The five exhibitions featured below are only a few of the countless manifestations of artists’ states of consciousness despite the constant changes in the new leg of the pandemic—from Ben Albino’s socio-political commentaries, to Lee Salvador’s autobiographical pieces, to Mark Dawn Arcamo’s confrontation with technology, from Ian Jo Semira’s homage to the greatest thinker to Jellyfish Kisses’ agony on potential loves.
The walls of Eskinita Art Farm are dominated with the funereal grays of Ben Albino’s works. Its hue is a poetic contrast to the burning passion, the blue sky, and the stars and the sun found in the imageries of Lupang Hinirang, also the title of his solo exhibition. Albino traverses his socio-political sentiments through agitating puns and dreary expressions. The politics of editorial cartoon has edged the artist’s hands that he uses fables as a mockery to the morality running in the blood of contemporary time. Greed, for one, is the spine of the twelve works in the exhibition.
Lee Salvador has found again what was gone in his exhibition Lost Hurt Boys at Nuzen Art Gallery. At the foundation of each of his work are crucial experiences from his childhood. The familiar and nostalgic mementos—comics, basketball cards, Pogs, and even Teks—are defining elements of his collages. Choosing the form is an act to gather his life together again, while re-evaluating only what is essential. The juvenile imageries are an attempt to reclaim the youth he lost as a child, doing what adults should have been doing. The wide-eyed characters are a hopeful symbol for the time of great promise.
“We live within this reality we create, and we’re quite unaware of how we create the reality” provokes Mark Dawn Arcamo to confront how the Age of Information has affected—whether it has strengthened or has weakened—the Connections That We Crave, displayed at Blanc Gallery. The contrast between pastels and monochromes, and the disruptive lines emerging from calm spaces are Arcamo’s navigation of the divergence brought about by media consumption. With the algorithm exploiting the fear of missing out, eyes are glued to screens with no barrier to bombardment of information.
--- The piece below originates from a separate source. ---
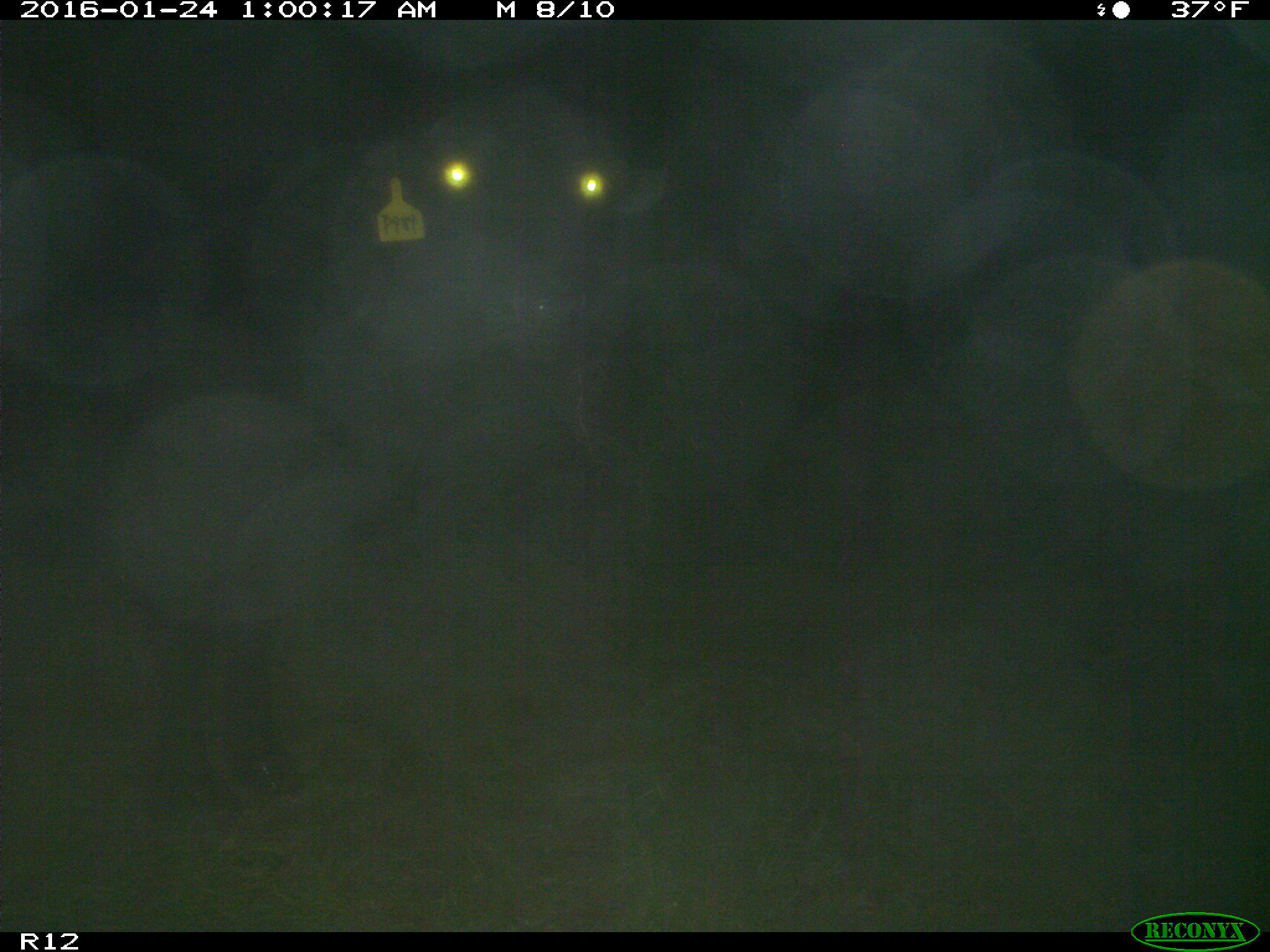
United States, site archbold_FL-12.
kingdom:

Devices, indeed, are the new windows.
Polymath, from the Greek polumathēs, meaning “having learned much”. There is no need to introduce Leonardo da Vinci, the human archetype of the Renaissance man, whom Ian Jo Semira pays homage to in his first solo exhibition, The Polymoth, at R Gallery. The polymath’s High Renaissance paintings are visited by the contemporary artist’s moths. Replacing the man’s upper torso with a moth, the former’s L’uomo vitruviano is rendered by the latter as human’s nothingness in the beginning. Like a moth seeking for light amidst the vast darkness of the night, they shall eventually find their purposeful identity, finally filling in the essential nothingness of one’s existence.
The paintings, sculptures, and installations Jellyfish Kisses created for her exhibition at Vinyl on Vinyl Gallery are her sensitivity to the fickleness in the unfolding and the denouement of relationships, the same wistful ambivalence in Gerry Goffin and Carole King’s words in Will You Still Love Me Tomorrow, which Jellyfish Kisses borrowed as her exhibition’s title. Black and white pieces are woven seamlessly to her famous pop aesthetics. Her personal narratives are sewn within the narratives of her works, reliving the jumpy and giddy journey of maybe’s, almost’s and what can be found at the end of the tunnel.